*GIVEN INFORMATION*:
* * * * * * *

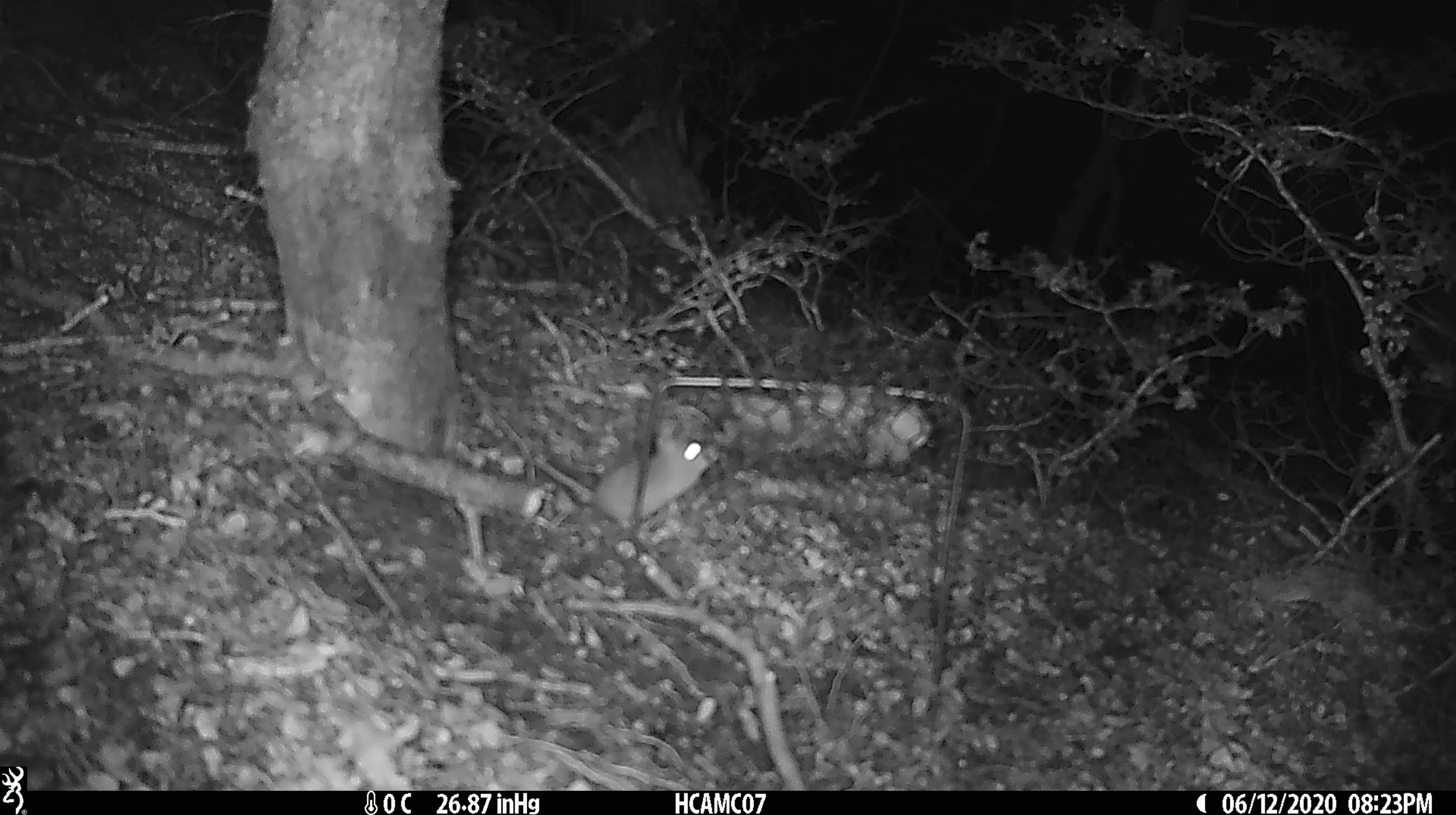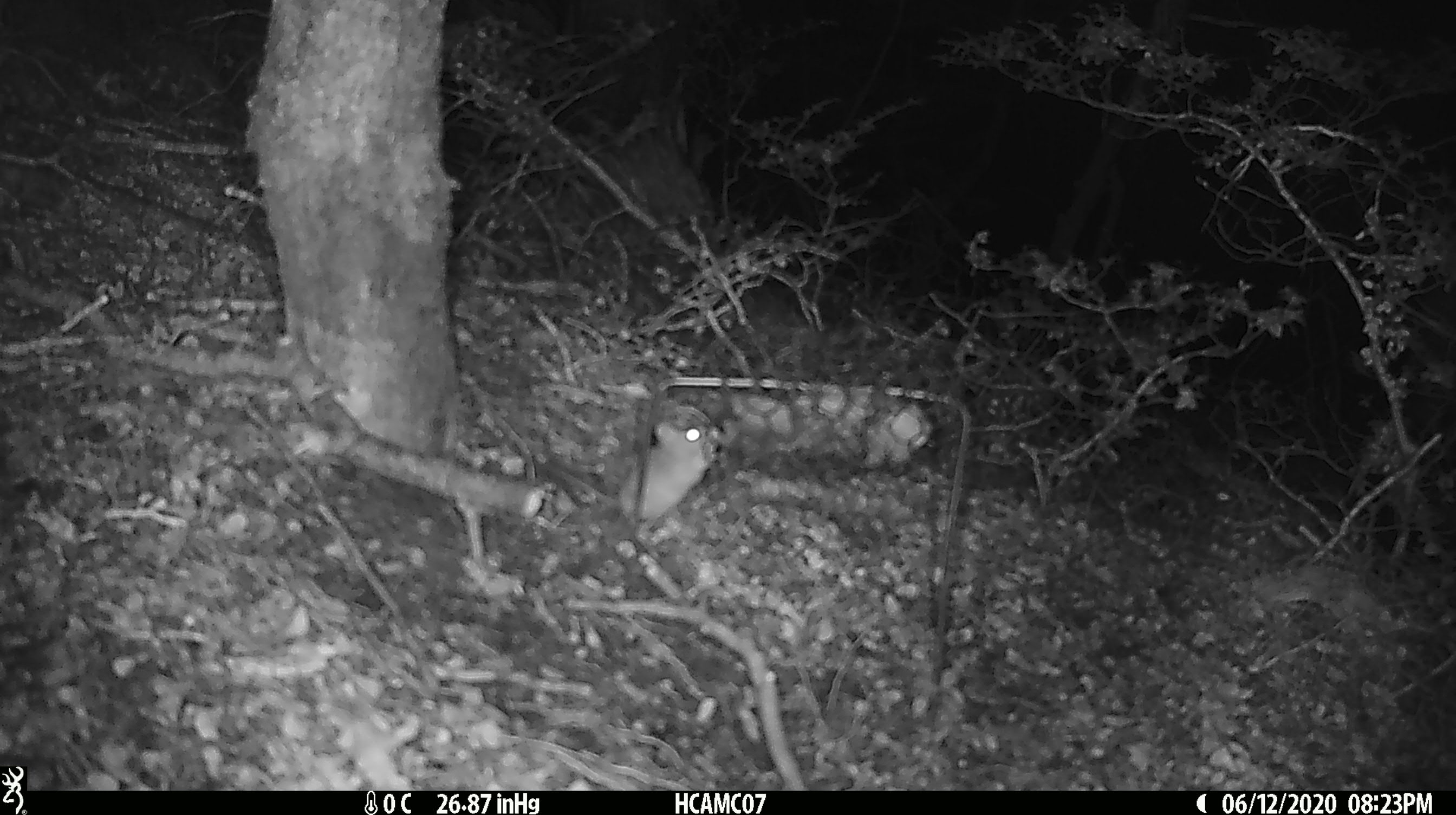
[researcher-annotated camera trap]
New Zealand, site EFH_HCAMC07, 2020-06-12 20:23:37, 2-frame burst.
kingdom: Animalia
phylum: Chordata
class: Mammalia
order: Rodentia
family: Muridae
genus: Mus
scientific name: Mus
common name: mouse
Mouse (Mus).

* * * * * * *

*WORK REQUEST*: Return each line above exactly; any pictures are to be skipped.

*TASK SOLUTION*:
[researcher-annotated camera trap]
New Zealand, site EFH_HCAMC07, 2020-06-12 20:23:37, 2-frame burst.
kingdom: Animalia
phylum: Chordata
class: Mammalia
order: Rodentia
family: Muridae
genus: Mus
scientific name: Mus
common name: mouse
Mouse (Mus).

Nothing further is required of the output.